* [Text shown]:
Bug 1825323

Summary: vSphere IPI Failure to clone VMs on vSAN storage
Product: OpenShift Container Platform Reporter: davis phillips <dphillip>
Component: InstallerAssignee: Patrick Dillon <padillon>
Installer sub component: openshift-installer QA Contact: jima
Status: CLOSED ERRATA Docs Contact:
Severity: medium    
Priority: medium CC: adahiya, bleanhar, jima
Version: 4.5   
Target Milestone: ---   
Target Release: 4.5.0   
Hardware: Unspecified   
OS: Unspecified   
Whiteboard:
Fixed In Version: Doc Type: Bug Fix
Doc Text:
Cause: upstream vsphere terraform provider shows that terraform plan is inconsistent when installing to a vcenter that forces thin provisioning Consequence: terraform plan is inconsistent and install fails during provisioning Fix: patched upstream provider so that disk type is not pre-set but instead computed on apply Result: disk type will be set based on policy (defaults to thick) and install succeeds
Story Points: ---
Clone Of: Environment:
Last Closed: 2020-07-13 17:28:35 UTC Type: Bug
Regression: --- Mount Type: ---
Documentation: --- CRM:
Verified Versions: Category: ---
oVirt Team: --- RHEL 7.3 requirements from Atomic Host:
Cloudforms Team: --- Target Upstream Version:
Embargoed:

Description davis phillips 2020-04-17 17:28:17 UTC
Description of problem:
After launching command "./openshift-install create cluster" to create cluster, master and bootstrap instances have already been cloned, and wait for Kubernets API up, the task of cloning master vm are launched again and again without stopping

Version-Release number of the following components:
rpm -q openshift-ansible
rpm -q ansible
ansible --version

Client Version: 4.5.0-0.nightly-2020-04-17-114625
Server Version: 4.5.0-0.nightly-2020-04-17-114625
Kubernetes Version: v1.18.0-rc.1
[root@rh8-tools ipi]# ./openshift-install version
./openshift-install 4.5.0-0.nightly-2020-04-17-114625
built from commit 19d22e67d372145f24bed3030aa049da9ebc398e
release image quay.io/openshift-release-dev/ocp-release-nightly@sha256:2357cbed27ba57912fc92392ef7cacb1a79546587946771ab6a71fbf397056a3

Default vSAN storage policy:
https://docs.vmware.com/en/VMware-vSphere/6.7/com.vmware.vsphere.virtualsan.doc/GUID-C228168F-6807-4C2A-9D74-E584CAF49A2A.html

How reproducible:


Steps to Reproduce:
1.create install_config.yaml target vSAN backed datastore.

* [Tasks to carry out]:
1. In the vSphere bug report, edit the passage starting at "Default vSAN storage" and ending at "vSAN backed datastore.", replacing "vSAN" with "NFS".
2. Who is listed as the assignee in the vSphere bug report?
3. Carry on the vSphere bug report from its final line.

* [Given material]:
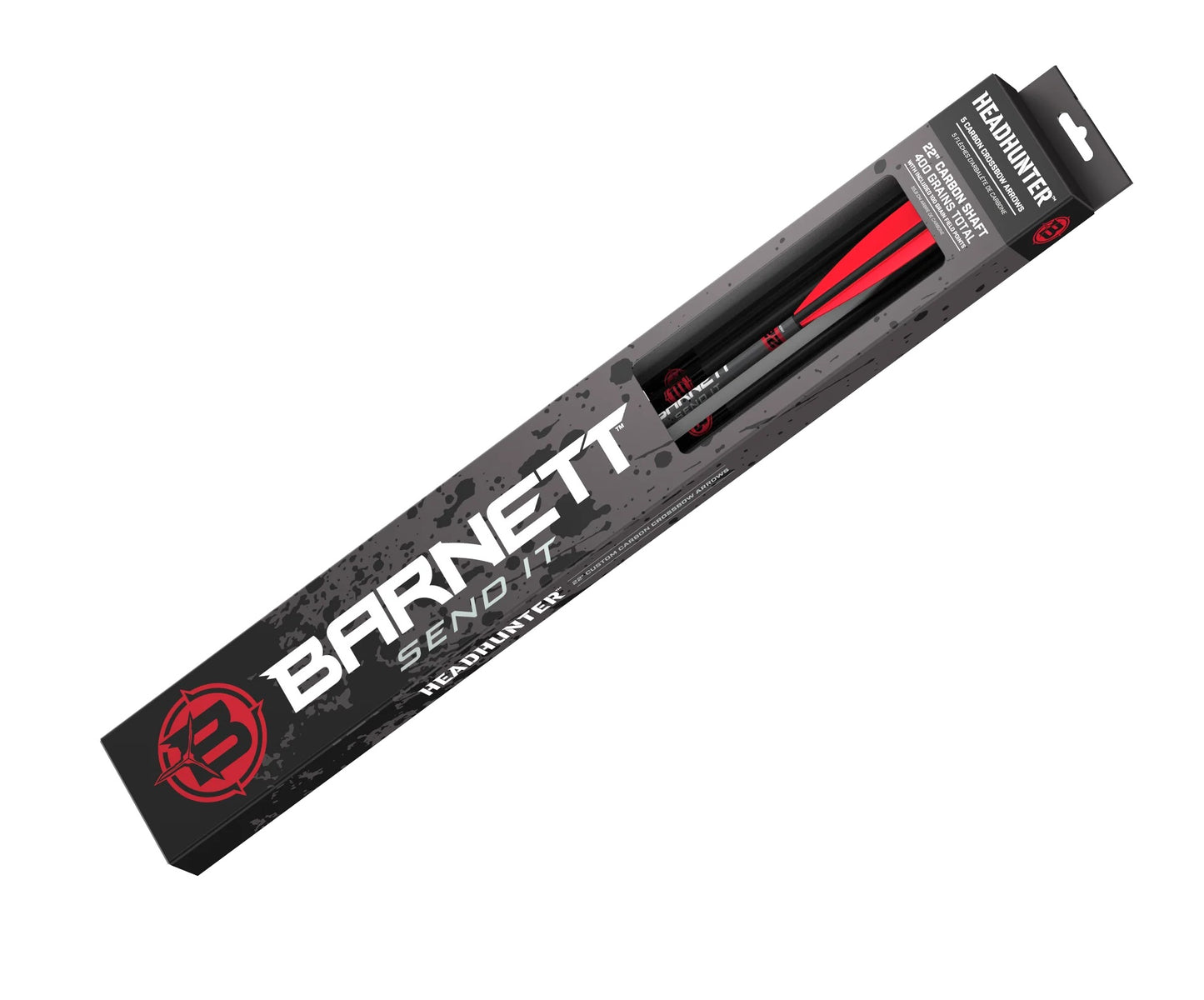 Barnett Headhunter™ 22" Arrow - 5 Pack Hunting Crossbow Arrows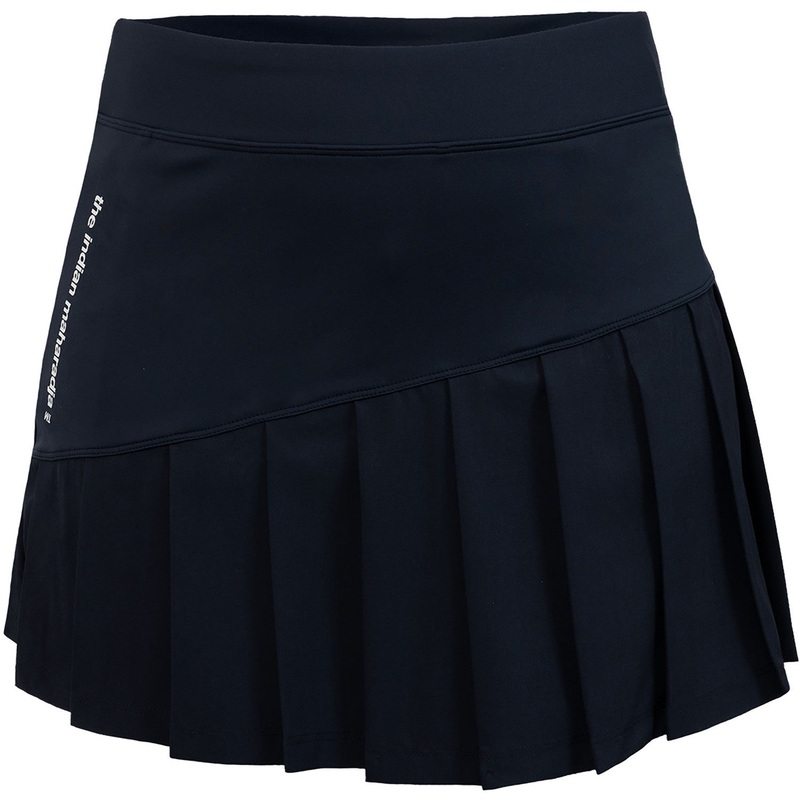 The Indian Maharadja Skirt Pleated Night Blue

* [Responses by task]:
1.
Default NFS storage policy:
https://docs.vmware.com/en/VMware-vSphere/6.7/com.vmware.vsphere.virtualsan.doc/GUID-C228168F-6807-4C2A-9D74-E584CAF49A2A.html

How reproducible:


Steps to Reproduce:
1.create install_config.yaml target NFS backed datastore.

2. Patrick Dillon

3.
2.run command "./openshift-install create cluster 
3.clone will fail vSAN default storage policy is thin provisioned.

Actual results:
VM clone fails

Expected results:
Clone is successful

Comment 1 davis phillips 2020-04-17 22:25:12 UTC
ERROR
ERROR Error: Provider produced inconsistent final plan
ERROR
ERROR When expanding the plan for module.master.vsphere_virtual_machine.vm[1] to
ERROR include new values learned so far during apply, provider
ERROR "registry.terraform.io/-/vsphere" produced an invalid new value for
ERROR .disk[0].thin_provisioned: was cty.False, but now cty.True.
ERROR
ERROR This is a bug in the provider, which should be reported in the provider's own
ERROR issue tracker.

Comment 2 Patrick Dillon 2020-05-06 20:45:33 UTC
Terraform plan is producing a plan inconsistent with the values found during apply. The plan shows the VM will be thick-provisioned, but the vSAN storage policy enforces a thin-provision. 

These docs provide background over the general problem: https://www.terraform.io/docs/extend/terraform-0.12-compatibility.html#inaccurate-plans

The document points out that the solution is: "If you see either of these errors, the remedy is the same: implement CustomizeDiff for the resource type that is causing the problem, and write logic to more accurately predict the outcome of any changes to Computed attributes."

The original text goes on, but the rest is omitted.